Top of PROVIDED PASSAGE
Self Oriented Programming (SOP)
Andreas Iosifelis
Posted on November 19, 2020
It's the first day at your new job.
You have been waiting for a job like this for a long time. You're eager to get github access and checkout the code of the project you have been assigned.
You open your vscode, open the embedded terminal and type git clone blah blah
.
You first look at the folder structure and you realize that something is very wrong with this project. There is no particular logic in the naming of the files and folders.
Then you open a file to take a look at the code. Oh, my, goodness...
With that said, I would like to introduce a term for describing a very old coding style. SOP aka Self Oriented Programming
.
Like OOP (Object Oriented Programming) SOP has a very particular logic behind it.
When you first see code written in the SOP methodology, immediately you have no clue what the heck is going on.
Variables with no particular naming pattern, Method names that are misleading and logic that just works but you can't figure out why.
In SOP, the most important thing is that only you and only at that moment, understand how your code is written and what it does. I mentioned only at the moment
, because it doesn't really matter if you open the project again after a year to fix a bug.
Bug?
Bugs are enemies of the SOP pattern. They don't actually exist when you use SOP. If something doesn't work, you don't try to fix it by changing the code, you fix it by changing the mindset of your user.
Bottom of PROVIDED PASSAGE
Top of GIVEN RECORDS
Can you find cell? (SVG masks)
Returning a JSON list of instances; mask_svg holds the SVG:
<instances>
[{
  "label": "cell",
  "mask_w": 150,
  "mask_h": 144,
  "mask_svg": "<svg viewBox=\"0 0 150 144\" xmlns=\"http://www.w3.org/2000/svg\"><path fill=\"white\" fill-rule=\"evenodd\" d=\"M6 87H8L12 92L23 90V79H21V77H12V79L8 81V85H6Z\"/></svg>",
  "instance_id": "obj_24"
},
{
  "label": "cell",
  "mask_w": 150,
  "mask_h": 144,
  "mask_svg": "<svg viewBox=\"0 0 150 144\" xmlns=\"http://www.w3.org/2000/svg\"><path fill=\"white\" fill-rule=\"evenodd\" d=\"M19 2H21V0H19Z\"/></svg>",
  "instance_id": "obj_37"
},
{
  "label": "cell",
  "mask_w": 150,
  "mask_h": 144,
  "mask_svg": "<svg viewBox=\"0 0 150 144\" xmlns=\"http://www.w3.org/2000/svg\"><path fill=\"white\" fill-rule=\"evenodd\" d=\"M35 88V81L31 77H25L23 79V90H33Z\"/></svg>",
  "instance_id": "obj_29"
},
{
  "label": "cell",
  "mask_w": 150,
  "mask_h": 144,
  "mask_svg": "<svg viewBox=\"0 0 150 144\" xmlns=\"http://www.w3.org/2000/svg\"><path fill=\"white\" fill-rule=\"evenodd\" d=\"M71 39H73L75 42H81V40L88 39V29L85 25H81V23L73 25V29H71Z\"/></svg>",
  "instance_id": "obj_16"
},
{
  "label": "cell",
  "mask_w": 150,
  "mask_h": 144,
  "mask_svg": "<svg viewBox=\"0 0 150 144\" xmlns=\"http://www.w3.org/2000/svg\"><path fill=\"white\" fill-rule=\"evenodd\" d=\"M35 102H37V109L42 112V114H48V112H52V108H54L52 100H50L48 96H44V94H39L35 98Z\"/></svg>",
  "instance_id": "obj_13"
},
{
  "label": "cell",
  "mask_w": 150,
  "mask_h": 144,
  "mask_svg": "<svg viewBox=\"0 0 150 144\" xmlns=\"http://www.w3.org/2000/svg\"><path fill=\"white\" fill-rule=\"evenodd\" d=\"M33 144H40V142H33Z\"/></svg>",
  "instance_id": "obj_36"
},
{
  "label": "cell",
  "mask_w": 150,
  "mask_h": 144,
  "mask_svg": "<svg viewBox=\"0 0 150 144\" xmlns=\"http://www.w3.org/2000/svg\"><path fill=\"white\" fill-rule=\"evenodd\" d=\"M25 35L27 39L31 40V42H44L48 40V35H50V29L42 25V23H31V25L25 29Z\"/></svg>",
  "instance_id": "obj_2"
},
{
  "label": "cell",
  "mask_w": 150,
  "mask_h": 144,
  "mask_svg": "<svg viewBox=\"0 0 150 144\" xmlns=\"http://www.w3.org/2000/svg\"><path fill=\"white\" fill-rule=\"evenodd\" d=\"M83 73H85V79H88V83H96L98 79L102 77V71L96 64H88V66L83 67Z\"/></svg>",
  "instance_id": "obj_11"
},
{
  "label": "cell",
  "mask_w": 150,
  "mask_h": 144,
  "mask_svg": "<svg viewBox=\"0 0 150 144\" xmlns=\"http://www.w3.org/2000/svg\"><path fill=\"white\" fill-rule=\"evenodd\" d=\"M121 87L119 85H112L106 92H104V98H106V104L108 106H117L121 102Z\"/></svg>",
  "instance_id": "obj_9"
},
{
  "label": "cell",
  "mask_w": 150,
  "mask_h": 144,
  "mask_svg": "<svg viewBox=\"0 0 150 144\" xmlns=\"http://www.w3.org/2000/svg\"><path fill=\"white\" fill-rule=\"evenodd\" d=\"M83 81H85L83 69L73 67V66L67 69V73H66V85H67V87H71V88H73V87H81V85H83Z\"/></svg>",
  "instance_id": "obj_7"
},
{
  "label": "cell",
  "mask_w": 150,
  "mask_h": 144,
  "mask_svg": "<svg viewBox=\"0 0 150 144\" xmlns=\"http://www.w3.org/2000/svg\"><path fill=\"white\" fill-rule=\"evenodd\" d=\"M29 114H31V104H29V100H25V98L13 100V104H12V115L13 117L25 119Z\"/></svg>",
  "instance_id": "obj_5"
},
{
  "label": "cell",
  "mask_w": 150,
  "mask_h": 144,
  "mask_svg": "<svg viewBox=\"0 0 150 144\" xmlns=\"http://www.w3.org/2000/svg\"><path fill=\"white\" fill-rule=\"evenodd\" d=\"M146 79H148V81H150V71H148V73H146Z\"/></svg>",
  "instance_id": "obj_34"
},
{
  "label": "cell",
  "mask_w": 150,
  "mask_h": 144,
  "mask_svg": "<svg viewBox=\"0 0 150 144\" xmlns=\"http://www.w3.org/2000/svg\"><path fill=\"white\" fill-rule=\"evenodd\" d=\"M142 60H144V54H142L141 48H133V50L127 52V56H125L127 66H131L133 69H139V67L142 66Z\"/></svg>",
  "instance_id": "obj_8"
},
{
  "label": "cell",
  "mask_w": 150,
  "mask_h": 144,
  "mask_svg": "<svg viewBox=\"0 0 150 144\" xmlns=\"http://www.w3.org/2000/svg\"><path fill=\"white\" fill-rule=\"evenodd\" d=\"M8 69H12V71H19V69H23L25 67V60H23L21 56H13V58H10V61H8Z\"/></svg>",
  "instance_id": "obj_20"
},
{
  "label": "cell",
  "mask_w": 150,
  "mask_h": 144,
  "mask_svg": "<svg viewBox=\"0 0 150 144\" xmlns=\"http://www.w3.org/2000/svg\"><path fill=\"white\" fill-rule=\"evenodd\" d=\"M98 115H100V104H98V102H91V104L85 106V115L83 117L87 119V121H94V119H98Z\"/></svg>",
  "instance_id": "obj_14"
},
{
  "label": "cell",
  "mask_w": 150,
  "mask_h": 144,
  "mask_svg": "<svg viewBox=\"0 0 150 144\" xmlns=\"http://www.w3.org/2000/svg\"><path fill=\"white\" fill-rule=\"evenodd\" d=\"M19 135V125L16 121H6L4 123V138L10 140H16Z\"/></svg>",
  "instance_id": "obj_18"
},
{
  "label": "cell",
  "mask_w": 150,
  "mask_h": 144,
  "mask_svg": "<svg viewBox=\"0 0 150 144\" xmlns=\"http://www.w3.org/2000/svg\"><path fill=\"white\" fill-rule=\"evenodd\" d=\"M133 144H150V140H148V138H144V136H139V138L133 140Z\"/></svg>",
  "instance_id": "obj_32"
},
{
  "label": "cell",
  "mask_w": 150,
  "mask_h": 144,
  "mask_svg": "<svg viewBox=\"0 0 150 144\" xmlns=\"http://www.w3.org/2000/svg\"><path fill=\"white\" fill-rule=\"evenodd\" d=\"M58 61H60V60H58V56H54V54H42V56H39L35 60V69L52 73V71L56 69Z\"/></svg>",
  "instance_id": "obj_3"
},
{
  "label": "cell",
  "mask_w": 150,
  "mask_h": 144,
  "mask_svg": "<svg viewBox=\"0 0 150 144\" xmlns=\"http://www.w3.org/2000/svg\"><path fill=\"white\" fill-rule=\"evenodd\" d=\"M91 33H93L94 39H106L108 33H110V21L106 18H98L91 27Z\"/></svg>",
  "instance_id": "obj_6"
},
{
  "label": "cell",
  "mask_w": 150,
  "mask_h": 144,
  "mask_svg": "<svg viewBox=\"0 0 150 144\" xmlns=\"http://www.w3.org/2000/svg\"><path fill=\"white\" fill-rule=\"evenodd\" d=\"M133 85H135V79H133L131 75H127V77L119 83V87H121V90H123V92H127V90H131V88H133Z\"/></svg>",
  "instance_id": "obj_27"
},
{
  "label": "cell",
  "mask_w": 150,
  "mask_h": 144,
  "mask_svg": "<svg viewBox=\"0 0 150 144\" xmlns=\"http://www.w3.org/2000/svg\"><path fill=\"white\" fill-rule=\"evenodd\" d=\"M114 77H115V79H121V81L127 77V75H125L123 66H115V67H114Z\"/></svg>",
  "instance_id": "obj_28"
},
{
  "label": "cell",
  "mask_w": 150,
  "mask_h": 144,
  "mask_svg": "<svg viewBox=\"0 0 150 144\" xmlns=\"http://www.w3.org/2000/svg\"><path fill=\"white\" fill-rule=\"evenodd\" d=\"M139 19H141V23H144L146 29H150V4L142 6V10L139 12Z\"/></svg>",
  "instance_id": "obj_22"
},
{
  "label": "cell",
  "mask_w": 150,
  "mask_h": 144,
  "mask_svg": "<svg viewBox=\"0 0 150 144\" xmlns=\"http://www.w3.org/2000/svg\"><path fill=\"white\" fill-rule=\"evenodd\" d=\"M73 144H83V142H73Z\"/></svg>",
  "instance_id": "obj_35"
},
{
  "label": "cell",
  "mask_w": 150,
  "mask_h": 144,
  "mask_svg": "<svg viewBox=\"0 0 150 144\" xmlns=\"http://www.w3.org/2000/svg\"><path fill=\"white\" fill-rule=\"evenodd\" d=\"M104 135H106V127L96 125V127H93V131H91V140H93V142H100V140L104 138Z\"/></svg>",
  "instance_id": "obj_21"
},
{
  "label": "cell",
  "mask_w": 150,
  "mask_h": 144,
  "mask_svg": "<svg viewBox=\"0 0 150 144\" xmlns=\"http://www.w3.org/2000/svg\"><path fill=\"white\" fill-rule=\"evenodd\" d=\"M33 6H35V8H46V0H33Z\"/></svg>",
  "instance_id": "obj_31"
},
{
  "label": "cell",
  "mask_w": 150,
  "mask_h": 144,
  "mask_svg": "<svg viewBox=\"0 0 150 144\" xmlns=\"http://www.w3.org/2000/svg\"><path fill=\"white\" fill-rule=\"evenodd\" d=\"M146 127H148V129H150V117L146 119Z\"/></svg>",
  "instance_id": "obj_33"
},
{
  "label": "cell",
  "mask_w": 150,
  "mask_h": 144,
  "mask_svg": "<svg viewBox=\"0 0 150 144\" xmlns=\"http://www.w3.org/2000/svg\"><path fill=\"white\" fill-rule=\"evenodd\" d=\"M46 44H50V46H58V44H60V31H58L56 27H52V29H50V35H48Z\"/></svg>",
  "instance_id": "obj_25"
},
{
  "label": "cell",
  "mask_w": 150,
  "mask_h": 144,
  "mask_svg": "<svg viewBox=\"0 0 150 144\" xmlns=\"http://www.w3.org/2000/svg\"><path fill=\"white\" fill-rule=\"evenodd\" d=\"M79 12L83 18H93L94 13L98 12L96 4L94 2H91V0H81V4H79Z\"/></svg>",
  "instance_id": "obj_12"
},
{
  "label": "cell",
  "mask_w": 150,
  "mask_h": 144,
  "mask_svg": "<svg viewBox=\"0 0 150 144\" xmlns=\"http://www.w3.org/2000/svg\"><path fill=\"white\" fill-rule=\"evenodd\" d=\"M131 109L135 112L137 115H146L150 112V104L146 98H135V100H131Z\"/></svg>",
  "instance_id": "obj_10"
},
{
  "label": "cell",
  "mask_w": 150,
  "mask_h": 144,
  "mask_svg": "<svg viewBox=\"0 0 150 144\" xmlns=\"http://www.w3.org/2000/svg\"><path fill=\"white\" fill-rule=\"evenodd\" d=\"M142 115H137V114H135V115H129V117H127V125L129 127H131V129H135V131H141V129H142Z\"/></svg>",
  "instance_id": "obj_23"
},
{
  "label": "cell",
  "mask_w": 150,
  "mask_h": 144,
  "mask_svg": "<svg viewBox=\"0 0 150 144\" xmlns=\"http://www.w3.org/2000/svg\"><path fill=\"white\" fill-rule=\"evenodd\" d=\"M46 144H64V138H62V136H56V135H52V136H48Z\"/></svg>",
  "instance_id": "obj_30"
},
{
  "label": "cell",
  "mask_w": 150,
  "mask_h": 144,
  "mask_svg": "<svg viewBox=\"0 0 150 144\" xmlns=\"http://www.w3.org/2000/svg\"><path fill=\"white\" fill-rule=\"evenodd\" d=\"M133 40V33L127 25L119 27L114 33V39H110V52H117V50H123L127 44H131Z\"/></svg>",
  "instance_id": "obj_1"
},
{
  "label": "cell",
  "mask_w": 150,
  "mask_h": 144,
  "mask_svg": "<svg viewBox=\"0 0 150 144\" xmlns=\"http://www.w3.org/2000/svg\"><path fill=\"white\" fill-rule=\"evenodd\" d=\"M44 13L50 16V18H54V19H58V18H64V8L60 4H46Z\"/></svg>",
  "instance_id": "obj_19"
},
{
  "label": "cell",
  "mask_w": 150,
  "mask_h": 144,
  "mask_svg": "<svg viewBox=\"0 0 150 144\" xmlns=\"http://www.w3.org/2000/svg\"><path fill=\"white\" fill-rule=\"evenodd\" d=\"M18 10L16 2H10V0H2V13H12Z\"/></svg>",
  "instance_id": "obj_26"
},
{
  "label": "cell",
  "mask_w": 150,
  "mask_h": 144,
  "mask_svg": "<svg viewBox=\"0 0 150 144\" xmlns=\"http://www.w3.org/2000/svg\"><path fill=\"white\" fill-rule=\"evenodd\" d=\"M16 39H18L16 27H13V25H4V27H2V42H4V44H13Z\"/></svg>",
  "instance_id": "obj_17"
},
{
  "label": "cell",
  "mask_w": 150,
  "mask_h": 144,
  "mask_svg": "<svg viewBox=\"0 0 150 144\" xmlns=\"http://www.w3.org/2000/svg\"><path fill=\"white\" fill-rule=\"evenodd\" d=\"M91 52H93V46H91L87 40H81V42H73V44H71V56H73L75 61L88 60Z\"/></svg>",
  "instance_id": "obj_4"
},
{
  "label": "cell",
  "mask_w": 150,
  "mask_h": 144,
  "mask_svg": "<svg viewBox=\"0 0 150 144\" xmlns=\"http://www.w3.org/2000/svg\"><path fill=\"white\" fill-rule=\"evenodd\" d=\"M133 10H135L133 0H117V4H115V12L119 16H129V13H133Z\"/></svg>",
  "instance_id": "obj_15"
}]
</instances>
Bottom of GIVEN RECORDS
= TASK SET =
- a) In the Self Oriented Programming post, how does someone using SOP fix something that doesn't work?
- b) Continue the Self Oriented Programming post, starting after its last sentence.
The records are separate from the Self Oriented Programming post.

= OUTPUTS FOR THE TASKS =
- a) They change the user's mindset, not the code.

- b)
Here are some examples of the SOP methodology. I'm going to be using java_script! =)
class Ajax() {
constructor(first_name, lastName, e_mail, password) {
this.firstName = first_name;
this.last_name = lastName;
this.user_email_address = e_mail;
this.password = password;
}
public makeRequestTo_Server(url, params) {
return axios.post(url, params);
}
private sendRequest() {
return axios.get(url);
}
private sendRequest2() {
return axios.post(url);
}
public makeRequest_V2() {
}
public login() {
let pmrs = {
email: this.e_mail,
password: this.password,
}
return axios.post('/api/login', pmrs)
}
}
function writeDataToUser(userIsNotDeactivated = false, usr) {
if(!!userIsNotDeactivated) {
var req = new Ajax(usr.fn, usr.lnm, usr.eml, usr.pwd)
req.login()
}
const dt = usr.items.forEach((item) =>
req.items.push(item))
}
In the above example it's pretty obvious that the developer used the SOP methodology. Them and only them understand why this code was written and what it does.
Can you think of other examples/cases of the SOP methodology?